3 min read
Power BI Incremental Refresh: Efficient Large Dataset Updates
Incremental refresh in Power BI loads only new and changed data. Essential for large datasets that would take hours to fully refresh.
How It Works
- Define a date/time column for filtering
- Set historical data retention period
- Set incremental refresh window
- Power BI partitions data automatically
- Only new partitions refresh
Configure in Power BI Desktop
// Create RangeStart and RangeEnd parameters
// Name: RangeStart, Type: DateTime
// Name: RangeEnd, Type: DateTime
// Use in your query
let
Source = Sql.Database("server.database.windows.net", "SalesDB"),
Sales = Source{[Schema="dbo", Item="Sales"]}[Data],
FilteredRows = Table.SelectRows(Sales, each
[OrderDate] >= RangeStart and
[OrderDate] < RangeEnd
)
in
FilteredRows
Set Incremental Refresh Policy
Right-click the table → Incremental refresh:
Archive data starting: 5 years before refresh date
Incrementally refresh data starting: 10 days before refresh date
Options:
☑ Detect data changes (using LastModifiedDate column)

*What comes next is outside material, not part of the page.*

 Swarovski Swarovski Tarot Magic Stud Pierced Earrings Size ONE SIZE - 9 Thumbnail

☑ Only refresh complete days
Query Folding Requirements
// Ensure query folding - filter early in the query
let
Source = Sql.Database("server", "database"),
Sales = Source{[Schema="dbo", Item="Sales"]}[Data],
// Filter BEFORE any transformations that break folding
FilteredRows = Table.SelectRows(Sales, each
[OrderDate] >= RangeStart and
[OrderDate] < RangeEnd
),
// Transformations after filtering
AddedColumn = Table.AddColumn(FilteredRows, "Year",
each Date.Year([OrderDate]))
in
AddedColumn
Verify Query Folding
// In Power Query Editor:
// Right-click the last step → "View Native Query"

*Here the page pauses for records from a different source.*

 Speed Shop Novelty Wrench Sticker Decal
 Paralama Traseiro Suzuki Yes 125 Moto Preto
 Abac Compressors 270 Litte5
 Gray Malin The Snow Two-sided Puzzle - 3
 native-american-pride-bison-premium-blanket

// If grayed out, query folding is broken
// The native query should show WHERE clause:
-- SELECT * FROM Sales
-- WHERE OrderDate >= @RangeStart
-- AND OrderDate < @RangeEnd
XMLA Endpoint for Advanced Management
# Connect via XMLA endpoint (Premium)
Install-Module -Name SqlServer
$connectionString = "Data Source=powerbi://api.powerbi.com/v1.0/myorg/WorkspaceName"
# View partitions
Invoke-ASCmd -Server $connectionString -Query @"
<Discover xmlns="urn:schemas-microsoft-com:xml-analysis">
<RequestType>TMSCHEMA_PARTITIONS</RequestType>
<Restrictions>
<RestrictionList>
<DatabaseID>DatasetName</DatabaseID>
<TableID>Sales</TableID>
</RestrictionList>
</Restrictions>
</Discover>
"@
Refresh Specific Partitions
// Using TOM (Tabular Object Model)
using Microsoft.AnalysisServices.Tabular;
var server = new Server();
server.Connect("powerbi://api.powerbi.com/v1.0/myorg/Workspace");
var database = server.Databases["MyDataset"];
var table = database.Model.Tables["Sales"];
// Refresh only recent partition
var partition = table.Partitions["Sales-2021-01"];
partition.RequestRefresh(RefreshType.Full);
database.Model.SaveChanges();
Best Practices
| Practice | Reason |
|---|---|
| Use date columns | Required for partitioning |
| Ensure query folding | Performance critical |
| Set appropriate window | Balance freshness vs cost |
| Enable change detection | Only refresh changed data |
| Monitor partition sizes | Avoid skewed partitions |
Partition Strategy
Dataset: 5 years of daily sales data
Without incremental refresh:
- Full refresh: ~2 hours
- Data: 500M rows
With incremental refresh:
- Initial load: ~2 hours (once)
- Daily refresh: ~5 minutes (last 10 days only)
- Partitions: 60 monthly + 10 daily
Limitations
- Requires Power BI Premium or Premium Per User
- Table must have a date/time column
- Query folding must work for filters
- Publish from Desktop overwrites policy
- Real-time data needs hybrid approach
Incremental refresh: hours of refreshing reduced to minutes.